Quel gâchis ! Quelle perte de temps et d’argent !

Les voilà partis de nouveau. Chaque année, c’est la même litanie, le même train qui se met en branle, la même comédie. Depuis trois semaines, ma boîte mails, comme ma boîte aux lettres d’ailleurs, ne cessent de recevoir des invitations pontifiantes sur le thème aussi excité qu’éculé, les primeurs. Un air de déjà-vu, du genre : « Venez, venez ! Vous allez vous régaler, c’est super ! Châteaux chics et bouteilles chocs, occasion unique, buffet de rêve, dîner aux chandelles avec le proprio (mais oui mon pote), gigot haricots, coucher au château, palabres avec la baronne, blablabla… »

Comble de malheur, même les sans grades s’y mettent (voir ci-dessous). Et le phénomène, depuis quelques années, gagne les régions jusque-là épargnées. Mais quand, en France, les appellations viticoles cesseront-elles de se copier les unes aux autres ? Bigre, laissons la folie des primeurs aux classés et occupons nos ardeurs et notre argent – celui des vignerons – à des idées plus novatrices et moins bouffeuses de fric.

Avec mon éternel côté naïf du mec qui n’y connaît rien et ne pige que dal en markétinge, j’ai préparé une réponse toute faite pour mes chères copines attachées de presse qui m’adressent leurs invitations par mail, réponse déjà utilisée l’an dernier. Je vous la livre telle quelle :

«Bonjour. Et merci d’avoir pensé à moi. C’est l’occasion de vous redire que depuis 20 ans, je ne participe plus à la comédie des  primeurs. Je préfère goûter les vins une fois mis en bouteilles, tels qu’ils se présentent au consommateur ».

Primeurs

Je n’ai jamais compris, quand bien même se nommerait-on Parker ou Bettane, comment un nez, aussi affûté soit-il, est en mesure, entre deux petits-fours, de se prononcer sur un vin qui est encore au berceau, même pas encore junior, à peine remis du choc de sa naissance. Je sais, je sais, les doctes nez précités – et les autres que j’ai oublié (mille excuses aux membres du Grand Jury) – sont capables de moult prouesses. Soit, je leur accorde ce don de sniffeurs parmi d’autres. Mais le plus grave dans cette histoire, c’est qu’on leur refile le plus souvent un assemblage bichonné, évidemment concocté à partir des meilleures barriques qui, à mon humble avis, n’est que le reflet bien lustré d’un hypothétique vin futur. Vin qu’il reste à élever, à éduquer, à mettre en bouteilles, à transporter.

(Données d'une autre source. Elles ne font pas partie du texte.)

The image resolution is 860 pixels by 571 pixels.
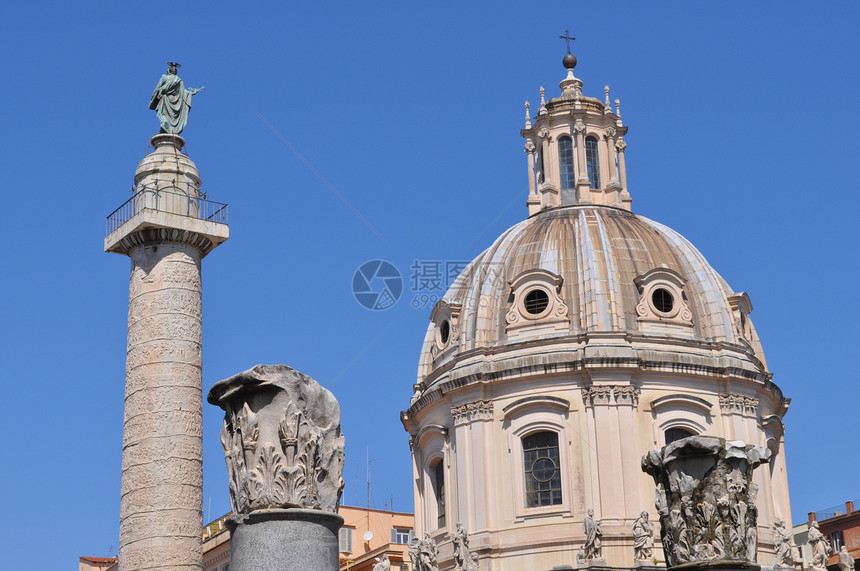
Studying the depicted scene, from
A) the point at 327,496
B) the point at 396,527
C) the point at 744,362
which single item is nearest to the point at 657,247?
the point at 744,362

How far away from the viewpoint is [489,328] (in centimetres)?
4928

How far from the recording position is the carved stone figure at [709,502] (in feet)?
45.7

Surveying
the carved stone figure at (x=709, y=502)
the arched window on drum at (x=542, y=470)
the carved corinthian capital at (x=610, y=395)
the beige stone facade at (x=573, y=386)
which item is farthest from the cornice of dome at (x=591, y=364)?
the carved stone figure at (x=709, y=502)

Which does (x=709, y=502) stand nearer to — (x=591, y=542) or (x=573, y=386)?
(x=591, y=542)

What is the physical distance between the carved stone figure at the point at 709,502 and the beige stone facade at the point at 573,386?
3079 centimetres

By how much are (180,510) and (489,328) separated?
869 inches

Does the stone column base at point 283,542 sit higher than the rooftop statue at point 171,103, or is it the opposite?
the rooftop statue at point 171,103

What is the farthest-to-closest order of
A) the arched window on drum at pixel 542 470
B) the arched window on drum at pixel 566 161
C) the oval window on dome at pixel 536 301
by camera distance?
the arched window on drum at pixel 566 161
the oval window on dome at pixel 536 301
the arched window on drum at pixel 542 470

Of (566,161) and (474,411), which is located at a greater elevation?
(566,161)

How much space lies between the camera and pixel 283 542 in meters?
11.2

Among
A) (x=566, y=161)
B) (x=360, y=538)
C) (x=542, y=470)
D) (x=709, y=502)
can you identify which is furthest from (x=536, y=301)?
(x=709, y=502)

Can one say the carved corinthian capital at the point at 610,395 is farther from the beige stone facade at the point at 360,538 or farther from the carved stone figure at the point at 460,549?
the beige stone facade at the point at 360,538

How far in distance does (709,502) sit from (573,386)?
109 feet

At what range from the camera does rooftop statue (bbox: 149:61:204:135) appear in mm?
33469
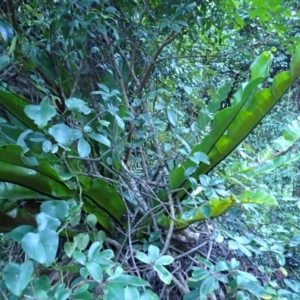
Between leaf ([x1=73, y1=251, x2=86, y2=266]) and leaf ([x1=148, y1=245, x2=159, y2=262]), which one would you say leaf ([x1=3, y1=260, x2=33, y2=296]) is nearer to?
leaf ([x1=73, y1=251, x2=86, y2=266])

Bon, je sais, on va me rétorquer que participer à ces pince-fesses aquitains permet à un journaliste peu fortuné ou débutant, à un acheteur potentiel aussi, de se faire une idée assez précise de l’état du millésime. On va me dire que pour un étranger, la campagne des primeurs est l’occasion rêvée de rencontrer les stars du vignoble. Certes. Mais a-t-on besoin de déplacer tout ce beau monde à grand frais pour constater l’état d’un millésime par ailleurs largement décrit par les pros dès sa naissance, voire même avant ? Quand on a l’infime privilège de goûter un vin le plus souvent associé à un jus boisé plus ou moins envahissant, je ne vois pas comment il est possible, à moins d’être devin, d’hypothéquer sur son devenir. Il peut se passer tant et tant de choses d’ici 2012 dans l’évolution du jeune vin, lequel sera de toute façon mélangé – pardon, assemblé – avec des centaines d’autres barrique d’âges et de bois différents.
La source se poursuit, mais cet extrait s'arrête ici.